Optimizing Vector Recall for Feizhu's Homepage "You May Like" Recommendation Feeds
This article presents a comprehensive overview of the background, current multi‑path recall methods, and a series of practical optimizations—including dual‑tower models, enhanced vectors, an unbiased IPW‑based framework, and a travel‑state‑aware deep recall model—applied to Feizhu's homepage recommendation system, with both offline and online experimental results demonstrating click‑through rate improvements.
Li Xi, a senior algorithm engineer from Alibaba's Feizhu recommendation team, shares recent optimizations made in the recall stage of Feizhu's homepage "You May Like" feeds.
The Feizhu homepage feeds mix various material types (products, hotels, POI, videos, etc.) and rely on a multi‑stage recommendation pipeline (recall, coarse ranking, fine ranking). Recall serves as the first funnel, quickly filtering massive candidates to a manageable set for downstream ranking.
Current industrial practice uses multi‑path recall to ensure diversity, including I2I recall, attribute recall, geographic recall, travel‑status recall, hot recall, cold‑start and volume‑guarantee strategies, with vector recall being a key focus.
Vector recall models the problem as nearest‑neighbor search in a low‑dimensional embedding space learned for users and items, which has been shown to improve diversity and generalization.
v1 – Dual‑Tower Model : A classic two‑tower architecture decouples user and item feature interactions.

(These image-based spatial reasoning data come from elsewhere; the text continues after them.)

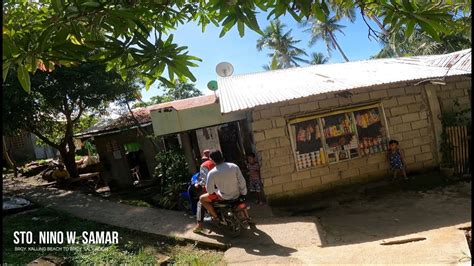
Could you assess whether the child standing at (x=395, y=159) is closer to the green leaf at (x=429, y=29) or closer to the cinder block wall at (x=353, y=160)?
the cinder block wall at (x=353, y=160)

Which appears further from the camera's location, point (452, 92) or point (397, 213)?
point (452, 92)

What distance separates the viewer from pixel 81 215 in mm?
8234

The user tower ingests basic user attributes, historical behavior sequences (processed with user‑attention), and context features to produce a user embedding. The item tower incorporates item attributes, statistical efficiency features, and sub‑material features (product, hotel, POI) via a gating mechanism, producing an item embedding. Training uses random negative sampling to mitigate sample‑selection bias between offline training and online exposure.

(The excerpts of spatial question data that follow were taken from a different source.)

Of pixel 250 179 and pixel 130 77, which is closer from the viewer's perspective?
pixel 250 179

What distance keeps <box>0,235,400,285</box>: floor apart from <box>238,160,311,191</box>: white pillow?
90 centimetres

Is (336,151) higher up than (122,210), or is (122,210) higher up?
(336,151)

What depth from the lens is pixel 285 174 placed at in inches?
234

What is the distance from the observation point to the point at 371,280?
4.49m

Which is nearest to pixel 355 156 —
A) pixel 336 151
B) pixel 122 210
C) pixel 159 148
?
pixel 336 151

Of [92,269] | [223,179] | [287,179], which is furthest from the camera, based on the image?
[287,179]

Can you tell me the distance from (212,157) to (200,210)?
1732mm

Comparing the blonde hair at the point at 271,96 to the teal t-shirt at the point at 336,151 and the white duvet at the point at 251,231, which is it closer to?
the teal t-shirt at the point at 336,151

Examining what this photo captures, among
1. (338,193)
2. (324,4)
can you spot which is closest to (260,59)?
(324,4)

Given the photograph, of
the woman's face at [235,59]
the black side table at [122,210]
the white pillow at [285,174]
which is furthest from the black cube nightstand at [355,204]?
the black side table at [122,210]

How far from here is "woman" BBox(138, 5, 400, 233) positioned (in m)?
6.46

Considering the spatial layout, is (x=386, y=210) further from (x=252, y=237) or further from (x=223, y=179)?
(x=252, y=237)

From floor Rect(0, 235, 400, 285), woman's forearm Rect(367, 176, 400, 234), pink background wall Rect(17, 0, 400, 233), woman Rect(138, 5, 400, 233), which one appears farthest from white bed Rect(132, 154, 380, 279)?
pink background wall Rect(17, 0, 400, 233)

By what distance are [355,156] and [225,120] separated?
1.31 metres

v2 – Enhanced‑Vector Dual‑Tower : Inspired by Meituan's approach, enhanced vectors are introduced on both towers to enable early feature interaction. The item‑side enhanced vector, representing aggregated information from all items a user has positively interacted with, yields measurable offline gains and online click‑through improvements, while the user‑side enhanced vector adds little benefit due to redundancy with existing behavior features.

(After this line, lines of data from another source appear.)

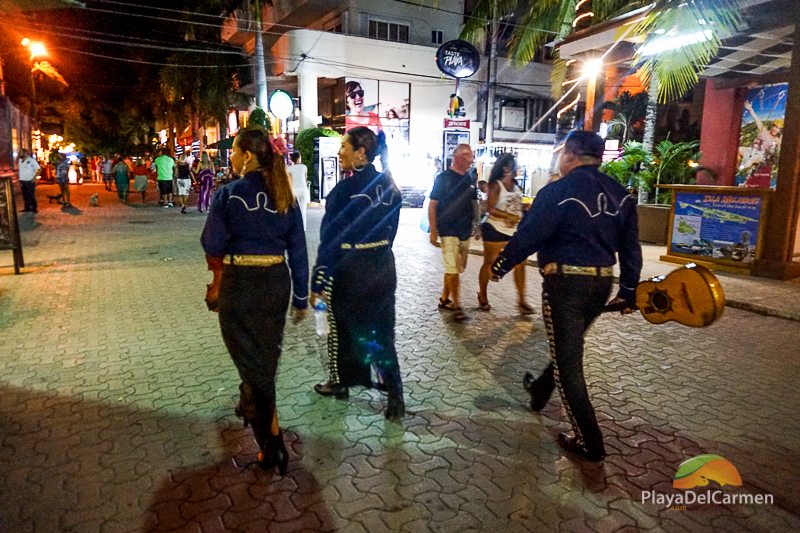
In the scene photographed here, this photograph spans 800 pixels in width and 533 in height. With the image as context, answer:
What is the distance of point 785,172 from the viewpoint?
8672 mm

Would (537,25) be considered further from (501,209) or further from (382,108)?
(382,108)

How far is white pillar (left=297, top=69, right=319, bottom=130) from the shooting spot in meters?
25.4

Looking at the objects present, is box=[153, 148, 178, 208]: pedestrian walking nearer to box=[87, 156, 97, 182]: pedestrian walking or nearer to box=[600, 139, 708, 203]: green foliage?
box=[600, 139, 708, 203]: green foliage

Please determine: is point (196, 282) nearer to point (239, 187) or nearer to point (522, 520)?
point (239, 187)

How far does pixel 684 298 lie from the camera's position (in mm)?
3293

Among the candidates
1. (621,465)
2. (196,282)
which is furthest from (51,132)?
(621,465)

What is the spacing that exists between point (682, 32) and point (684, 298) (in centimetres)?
629

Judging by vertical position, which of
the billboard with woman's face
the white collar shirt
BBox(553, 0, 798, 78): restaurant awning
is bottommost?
the white collar shirt

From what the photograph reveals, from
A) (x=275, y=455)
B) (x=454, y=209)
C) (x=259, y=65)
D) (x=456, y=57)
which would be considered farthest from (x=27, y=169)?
(x=275, y=455)

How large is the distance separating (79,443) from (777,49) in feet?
41.5

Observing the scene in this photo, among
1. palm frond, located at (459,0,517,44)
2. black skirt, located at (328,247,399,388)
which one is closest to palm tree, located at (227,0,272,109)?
palm frond, located at (459,0,517,44)

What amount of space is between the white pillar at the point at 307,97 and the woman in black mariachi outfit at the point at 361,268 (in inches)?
911

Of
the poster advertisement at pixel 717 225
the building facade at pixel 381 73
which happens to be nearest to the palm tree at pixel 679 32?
the poster advertisement at pixel 717 225

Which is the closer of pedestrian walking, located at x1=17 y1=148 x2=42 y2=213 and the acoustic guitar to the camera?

v3 – Unbiased Recall Framework : To address bias in negative sampling, the team adopts an Inverse Propensity Weighting (IPW) scheme and multi‑task learning. The framework splits the candidate space into four mutually exclusive zones (clicked, exposed‑but‑not‑clicked, recalled‑but‑not‑exposed, never‑recalled) and assigns different weights to negatives from each zone. Two auxiliary tasks estimate the probabilities of transitioning from the full space to recall space and from recall space to exposure space, respectively. This work was presented as a short paper at SIGIR 2022.
v4 – State‑Aware Deep Recall : Recognizing that user travel state (seed, decision, pre‑travel, in‑travel) strongly influences preferences, the model predicts the next travel state and employs four expert networks, each specialized for a particular state. A state‑transition probability module processes historical click and state sequences, applies mean‑pooling and self‑attention, and outputs a probability distribution over the four states. State‑specific user embeddings are generated via feature‑level attention on user attributes and self‑attention on behavior sequences, then adaptively aggregated using the predicted state probabilities. The final similarity is computed by inner‑product of normalized user and item embeddings. This approach was presented at CIKM 2022.
Extensive offline experiments on Feizhu's internal data and public Taobao recommendation datasets show consistent superiority of each proposed version over baseline recall methods. Online A/B tests confirm stable click‑through rate gains when deploying the v3 and v4 models in Feizhu's "You May Like" sub‑scenes.
The presentation concludes with a thank‑you note to the audience.